• [ACTIVITY LIST]:
1 - Using the case report on Graves–Basedow disease and type 1 diabetes, explain what showed that the patient's hyperthyroidism had come back before the referral.
2 - According to the case report, for how many years had the patient had type 1 diabetes mellitus?

• [PASSAGE PROVIDED]:
------------------------------------

Department of Pediatrics, Diabetology and Endocrinology, Medical University of Gdansk, Gdańsk, Poland.


The prevalence of GD (Graves–Basedow disease) in adolescents with T1DM (type 1 diabetes mellitus) is around 0.5%. Most often the diagnosis of GD in T1DM patients is made many years after the onset of T1DM. The present clinical case describes an adolescent with GD and T1DM and highlights how difficult the management of this disease can be. 17-year-old male was referred to our Department for reevaluation of Graves–Basedow disease. Patient suffered from T1DM for 14 years, with unsatisfactory metabolic control (HbA1c 9.17%). Moreover in 2009 he was diagnosed with Hashimoto’s thyroiditis (elevated thyroid antibodies), however remained euthyroid. In September 2011 patient was diagnosed with hyperthyroidism and treated with methimazole (MMI) to maintain euthyroidism. 2 months before the referral, a trial period off medication had been attempted, but the patient experienced a return of symptoms (fatigue, palpitations, and heat intolerance). Family history was significant for autoimmune thyroid disease and T1DM in his mother. On physical examination, the patient had a heart rate of 110 b.p.m., BP of 130/70 mmHg. There was no evidence of ophthalmopathy. Thyroid examination revealed enlarged thyroid gland. Laboratory funds showed recurrence of hyperthyroidism (TSH<0.004 μU/ml, fT4 36.76 pmol/l). After discussing both therapeutic options with parents (MMI treatment continuation or radioiodine ablation) the patient was administered I-131. Within 2 months of radioiodine therapy, hypothyroidism was achieved, and the patient started thyroid hormone replacement. Three months after definitive therapy, the patient reported improved school performance, decreased fatigue and no abnormalities in heart rhythm. Diabetes metabolic control did not alter during the treatment.

------------------------------------

Dataset excerpts
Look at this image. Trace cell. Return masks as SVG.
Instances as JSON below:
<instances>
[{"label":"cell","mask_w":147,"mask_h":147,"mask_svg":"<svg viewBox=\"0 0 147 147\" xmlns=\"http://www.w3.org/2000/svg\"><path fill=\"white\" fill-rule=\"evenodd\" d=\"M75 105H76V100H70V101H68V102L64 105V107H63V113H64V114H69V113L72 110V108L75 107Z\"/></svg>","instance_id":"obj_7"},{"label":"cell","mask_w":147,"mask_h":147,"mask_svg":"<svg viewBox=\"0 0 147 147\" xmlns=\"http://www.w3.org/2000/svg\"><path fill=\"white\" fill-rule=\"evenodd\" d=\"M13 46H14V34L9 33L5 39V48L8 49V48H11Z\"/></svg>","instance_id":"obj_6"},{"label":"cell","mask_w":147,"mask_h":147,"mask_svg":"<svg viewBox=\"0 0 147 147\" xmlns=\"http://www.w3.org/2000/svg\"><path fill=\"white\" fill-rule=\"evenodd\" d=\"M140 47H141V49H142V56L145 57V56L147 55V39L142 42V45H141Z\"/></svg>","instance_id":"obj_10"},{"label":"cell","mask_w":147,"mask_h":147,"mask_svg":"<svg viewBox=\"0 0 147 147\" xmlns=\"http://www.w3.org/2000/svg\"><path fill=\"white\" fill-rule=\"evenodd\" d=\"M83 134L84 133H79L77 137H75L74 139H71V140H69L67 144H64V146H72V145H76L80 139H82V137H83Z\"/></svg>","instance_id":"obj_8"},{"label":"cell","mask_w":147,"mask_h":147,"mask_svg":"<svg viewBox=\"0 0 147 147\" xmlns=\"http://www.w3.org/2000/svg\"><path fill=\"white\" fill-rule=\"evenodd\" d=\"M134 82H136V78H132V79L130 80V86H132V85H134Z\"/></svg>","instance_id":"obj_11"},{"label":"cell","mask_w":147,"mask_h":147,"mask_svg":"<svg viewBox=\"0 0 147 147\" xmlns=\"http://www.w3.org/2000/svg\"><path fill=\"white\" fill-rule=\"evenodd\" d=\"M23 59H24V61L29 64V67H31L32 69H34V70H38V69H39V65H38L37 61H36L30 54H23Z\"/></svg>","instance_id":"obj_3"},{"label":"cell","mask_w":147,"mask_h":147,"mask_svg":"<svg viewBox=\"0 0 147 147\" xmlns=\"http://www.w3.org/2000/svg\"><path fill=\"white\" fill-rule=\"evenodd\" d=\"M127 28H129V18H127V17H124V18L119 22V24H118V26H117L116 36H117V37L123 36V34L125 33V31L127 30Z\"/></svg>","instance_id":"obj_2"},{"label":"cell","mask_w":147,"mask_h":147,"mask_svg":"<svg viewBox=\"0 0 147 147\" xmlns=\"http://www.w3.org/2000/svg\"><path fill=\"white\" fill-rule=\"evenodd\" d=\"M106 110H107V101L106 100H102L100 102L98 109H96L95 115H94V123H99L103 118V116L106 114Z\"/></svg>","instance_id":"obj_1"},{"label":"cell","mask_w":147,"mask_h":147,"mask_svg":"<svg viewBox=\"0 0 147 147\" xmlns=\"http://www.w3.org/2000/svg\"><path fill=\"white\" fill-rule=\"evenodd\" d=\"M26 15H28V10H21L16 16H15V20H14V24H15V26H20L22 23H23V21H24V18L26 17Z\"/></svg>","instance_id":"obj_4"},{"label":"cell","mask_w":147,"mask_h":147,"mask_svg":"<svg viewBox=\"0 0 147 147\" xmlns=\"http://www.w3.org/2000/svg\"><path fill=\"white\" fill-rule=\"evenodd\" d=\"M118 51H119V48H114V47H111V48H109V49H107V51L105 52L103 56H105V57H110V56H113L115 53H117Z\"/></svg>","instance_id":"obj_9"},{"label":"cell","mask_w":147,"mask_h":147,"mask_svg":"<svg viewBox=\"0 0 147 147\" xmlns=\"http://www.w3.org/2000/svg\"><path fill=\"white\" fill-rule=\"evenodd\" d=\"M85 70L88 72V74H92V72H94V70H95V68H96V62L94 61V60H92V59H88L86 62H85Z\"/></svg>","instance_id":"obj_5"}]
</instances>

------------------------------------

• [ANSWERS FOR EACH ITEM]:
1 - During a trial period off medication, the patient's symptoms returned: fatigue, palpitations and heat intolerance. Laboratory results then confirmed the recurrence of hyperthyroidism, with TSH below 0.004 μU/ml and fT4 at 36.76 pmol/l.

2 - 14 years.